Page:

━━━━━━━━━━━━━━━━━━━━

The patch did not work for me.  Windoz 10/64 error - "The app did not install correctly - try compatibility mode" - did that - no luck......??


----------



## Paul G (Apr 3, 2020)

Paul G said:


> The patch did not work for me.  Windoz 10/64 error - "The app did not install correctly - try compatibility mode" - did that - no luck......??


I got the patch to work by installing from within the correct folder.


----------



## MikeFloutier (Jun 9, 2020)

I just tried downloading the ASIO plugin from GitHub and although it installed "uninstall" files to the "OBS-studio" folder, it did not seem to download the file that the "patcher" software is looking for in that location


----------



## pkv (Jun 10, 2020)

MikeFloutier said:


> I just tried downloading the ASIO plugin from GitHub and although it installed "uninstall" files to the "OBS-studio" folder, it did not seem to download the file that the "patcher" software is looking for in that location



post an issue on github with log and detailed setup.
It's unclear to me what's your issue.


----------



## wololo (Aug 11, 2020)

I'm looking for ASIO for Mac, some sites like this report that ASIO4All is only for Windows? Is this true?


----------



## germanocarella (Aug 30, 2020)

pkv said:


> https://github.com/pkviet/obs-asio/releases


Hi,
I'm a blind developer and use obs studio with wscreen reader.
I installed obs-asio correctly and it works.
I can select asio in put device and redirect output for monitoring it.
Unfortunately there is a lot latency, probably cause output is redirected to wasapi system instead of asio.
I'm attempting to compile obs-asio with bassasio library, but, I'm not shure this resolve my problem.

I'm using focusrite scarlet 2i2 and edirol ua-101.
Building obs-asio with bassasio is a lot complicated, I must install qt, cmake-gui that is not accessible for blind persons, so, if it's doesn't resolve, I don't build obs-asio for myself.

━━━━━━━━━━━━━━━━━━━━

Given entries:
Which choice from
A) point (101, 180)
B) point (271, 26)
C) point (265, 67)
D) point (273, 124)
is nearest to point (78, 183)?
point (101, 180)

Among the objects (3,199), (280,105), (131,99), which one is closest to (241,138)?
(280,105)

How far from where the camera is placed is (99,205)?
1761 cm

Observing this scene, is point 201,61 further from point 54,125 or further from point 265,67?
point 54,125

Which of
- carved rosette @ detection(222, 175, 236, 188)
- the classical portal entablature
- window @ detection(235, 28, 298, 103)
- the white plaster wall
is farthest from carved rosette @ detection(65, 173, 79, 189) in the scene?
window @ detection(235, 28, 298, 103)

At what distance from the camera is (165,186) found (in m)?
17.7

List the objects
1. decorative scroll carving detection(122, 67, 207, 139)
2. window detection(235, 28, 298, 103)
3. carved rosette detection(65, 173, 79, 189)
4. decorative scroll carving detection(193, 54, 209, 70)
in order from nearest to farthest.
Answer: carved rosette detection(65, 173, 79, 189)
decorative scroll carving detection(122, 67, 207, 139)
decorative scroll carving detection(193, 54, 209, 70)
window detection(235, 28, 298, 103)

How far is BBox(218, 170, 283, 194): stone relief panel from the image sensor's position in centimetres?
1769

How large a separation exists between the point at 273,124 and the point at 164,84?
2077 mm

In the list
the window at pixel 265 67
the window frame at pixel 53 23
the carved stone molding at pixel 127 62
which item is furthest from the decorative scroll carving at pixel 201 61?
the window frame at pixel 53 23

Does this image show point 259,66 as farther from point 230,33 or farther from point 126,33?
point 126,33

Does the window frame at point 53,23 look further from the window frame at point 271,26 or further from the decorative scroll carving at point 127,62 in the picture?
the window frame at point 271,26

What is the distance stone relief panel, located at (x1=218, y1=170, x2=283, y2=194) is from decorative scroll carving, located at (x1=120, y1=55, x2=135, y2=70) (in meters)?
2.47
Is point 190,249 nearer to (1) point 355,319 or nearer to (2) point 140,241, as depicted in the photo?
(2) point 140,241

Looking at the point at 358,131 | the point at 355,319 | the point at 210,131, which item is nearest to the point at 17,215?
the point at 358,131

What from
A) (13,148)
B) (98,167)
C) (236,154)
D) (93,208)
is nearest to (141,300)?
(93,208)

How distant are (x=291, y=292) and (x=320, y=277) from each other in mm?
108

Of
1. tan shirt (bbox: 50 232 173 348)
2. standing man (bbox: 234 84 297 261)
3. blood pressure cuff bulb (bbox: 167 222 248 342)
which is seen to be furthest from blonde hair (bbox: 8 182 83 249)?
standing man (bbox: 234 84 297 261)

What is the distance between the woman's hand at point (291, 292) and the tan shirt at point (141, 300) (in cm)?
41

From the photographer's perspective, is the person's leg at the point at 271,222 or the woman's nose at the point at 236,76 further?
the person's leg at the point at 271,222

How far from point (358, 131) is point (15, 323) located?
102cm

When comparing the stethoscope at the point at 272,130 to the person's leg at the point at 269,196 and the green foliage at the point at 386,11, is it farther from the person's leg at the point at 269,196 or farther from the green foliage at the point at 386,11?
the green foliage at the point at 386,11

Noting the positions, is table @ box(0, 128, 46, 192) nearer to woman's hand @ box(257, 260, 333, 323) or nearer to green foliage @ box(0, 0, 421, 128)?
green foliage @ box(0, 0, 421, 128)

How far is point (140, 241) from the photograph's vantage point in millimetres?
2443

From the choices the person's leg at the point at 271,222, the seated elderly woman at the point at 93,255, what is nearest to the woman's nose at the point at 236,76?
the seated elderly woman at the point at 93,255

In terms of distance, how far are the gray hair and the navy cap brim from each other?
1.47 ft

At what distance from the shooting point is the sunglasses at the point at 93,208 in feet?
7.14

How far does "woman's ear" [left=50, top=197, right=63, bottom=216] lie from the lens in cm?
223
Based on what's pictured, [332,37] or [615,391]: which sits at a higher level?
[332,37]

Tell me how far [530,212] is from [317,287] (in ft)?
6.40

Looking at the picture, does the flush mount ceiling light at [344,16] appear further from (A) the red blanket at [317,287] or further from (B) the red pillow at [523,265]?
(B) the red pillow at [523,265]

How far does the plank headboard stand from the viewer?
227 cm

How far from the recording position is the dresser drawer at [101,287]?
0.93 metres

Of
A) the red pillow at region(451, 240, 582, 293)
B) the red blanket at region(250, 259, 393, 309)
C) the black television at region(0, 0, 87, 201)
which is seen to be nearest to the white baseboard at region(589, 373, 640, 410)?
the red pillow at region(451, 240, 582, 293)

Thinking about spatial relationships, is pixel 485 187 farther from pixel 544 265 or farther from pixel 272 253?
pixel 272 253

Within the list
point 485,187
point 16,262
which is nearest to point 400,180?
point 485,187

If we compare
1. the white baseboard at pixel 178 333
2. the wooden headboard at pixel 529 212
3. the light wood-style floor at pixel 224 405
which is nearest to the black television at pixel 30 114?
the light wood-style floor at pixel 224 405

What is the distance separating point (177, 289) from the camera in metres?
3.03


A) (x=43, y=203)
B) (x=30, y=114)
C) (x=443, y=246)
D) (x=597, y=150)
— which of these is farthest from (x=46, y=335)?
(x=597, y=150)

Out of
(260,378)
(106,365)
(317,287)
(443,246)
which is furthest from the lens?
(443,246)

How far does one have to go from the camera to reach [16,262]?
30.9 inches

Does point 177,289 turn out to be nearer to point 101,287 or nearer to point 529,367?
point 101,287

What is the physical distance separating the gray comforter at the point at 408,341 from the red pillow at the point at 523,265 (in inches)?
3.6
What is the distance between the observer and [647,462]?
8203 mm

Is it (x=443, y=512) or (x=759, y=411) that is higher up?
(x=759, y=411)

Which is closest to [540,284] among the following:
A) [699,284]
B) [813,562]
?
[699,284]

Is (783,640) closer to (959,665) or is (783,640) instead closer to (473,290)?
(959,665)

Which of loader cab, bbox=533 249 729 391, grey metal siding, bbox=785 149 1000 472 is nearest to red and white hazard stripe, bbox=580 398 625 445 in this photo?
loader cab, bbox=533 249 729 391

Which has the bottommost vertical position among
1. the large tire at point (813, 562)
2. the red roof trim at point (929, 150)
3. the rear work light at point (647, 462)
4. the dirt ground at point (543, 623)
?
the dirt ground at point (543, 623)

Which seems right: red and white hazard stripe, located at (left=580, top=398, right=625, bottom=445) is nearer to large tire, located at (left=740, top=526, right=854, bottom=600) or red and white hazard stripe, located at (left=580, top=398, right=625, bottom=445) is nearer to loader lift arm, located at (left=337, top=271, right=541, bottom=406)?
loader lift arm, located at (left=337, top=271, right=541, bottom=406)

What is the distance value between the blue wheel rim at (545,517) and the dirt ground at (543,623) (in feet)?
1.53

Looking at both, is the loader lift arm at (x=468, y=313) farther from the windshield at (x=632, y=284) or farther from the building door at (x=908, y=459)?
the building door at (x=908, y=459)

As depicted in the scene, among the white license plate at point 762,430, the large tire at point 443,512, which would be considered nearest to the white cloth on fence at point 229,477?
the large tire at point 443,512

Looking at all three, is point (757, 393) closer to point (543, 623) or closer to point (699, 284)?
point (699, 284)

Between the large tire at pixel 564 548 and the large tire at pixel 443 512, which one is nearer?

━━━━━━━━━━━━━━━━━━━━

What to do:
a) In the OBS ASIO forum thread, why is germanocarella reluctant to build obs-asio with the bassasio library? Answer in one to three sentences.
b) Continue the OBS ASIO forum thread from where it stops.

Answers for this exercise:
a) Building it requires installing Qt and cmake-gui, and cmake-gui is not accessible to blind users. Because germanocarella is not sure bassasio would fix the latency problem, germanocarella won't go through that build without knowing it would help.

b)
Germano


----------



## SpuddySpud (Oct 20, 2020)

Hi folks, this REALLY helped me to get ASIO audio from my DAW into OBS:
It works on OBS 26.0.2 and any DAW that supports VST 2.0
https://www.youtube.com/watch?v=rxZ3o1aTyPY
Hope this helps!


----------



## davidmcmusic (Oct 27, 2020)

Helloooo. Thanks for the video. It did work but the sound cracks many times while playing. My buffer size is 64 in order to play well. Do you know why it could be that crack sound that sometimes comes??

Thank you again


----------



## eri (Nov 13, 2020)

Good news! Version 3.0 of the plugin was uploaded 10 days ago!
I'm using it with a mic plugged into my Apogee Symphony Desktop and it's working very well so far after following the directions. Pretty simple install.
download link: asio plugin v3.0.0

I also tried the ASIO Link Pro with the patcher also but it was only able to patch the 32bit version??
In general, the ASIO Link Pro interface seems very complicated to use so if anyone has advice or a guide, it'd be appreciated! I am not sure how to run signals from my interface to OBS, or other Assio DAWs to OBS.

For running Ableton into OBS I am going to use Reaper's Restream VST plugin by following the directions from the aforementioned video.

After making all of these changes, I did encounter random muting of output. And I found it was linked to the ASIO Link Pro Driver-- it shows up as ASIOVAD Pro Driver as an output/input device in Windows (probably whenever the Link Pro is opened?) so I changed my Windows Input/Output settings back to my Apogee interface.

Hope this is helpful.

_______________
erosikamusic.com


----------



## Dennis Marston (Dec 4, 2020)

I just installed a Behringer UMC202hd, along with it's driver and the ASIO obs plugin. Presto !
Both input channels on UMC202 setup nicely as separate Audio Devices.  Haven't  fully run it thru it's paces, but so far kudus to the developers. Nice job !!   

I also tried the  ASIO Link Pro install and when I selected the Pro device in OBS, got a total crash.  Any restart yielded an immediate crash.  Had to manually edit  the scenes file in appdata to undo the damage.


----------



## thedigschicago (Jan 30, 2021)

Hi I am very new to all of this, I have completed the steps stated in this thread but have come across another issue.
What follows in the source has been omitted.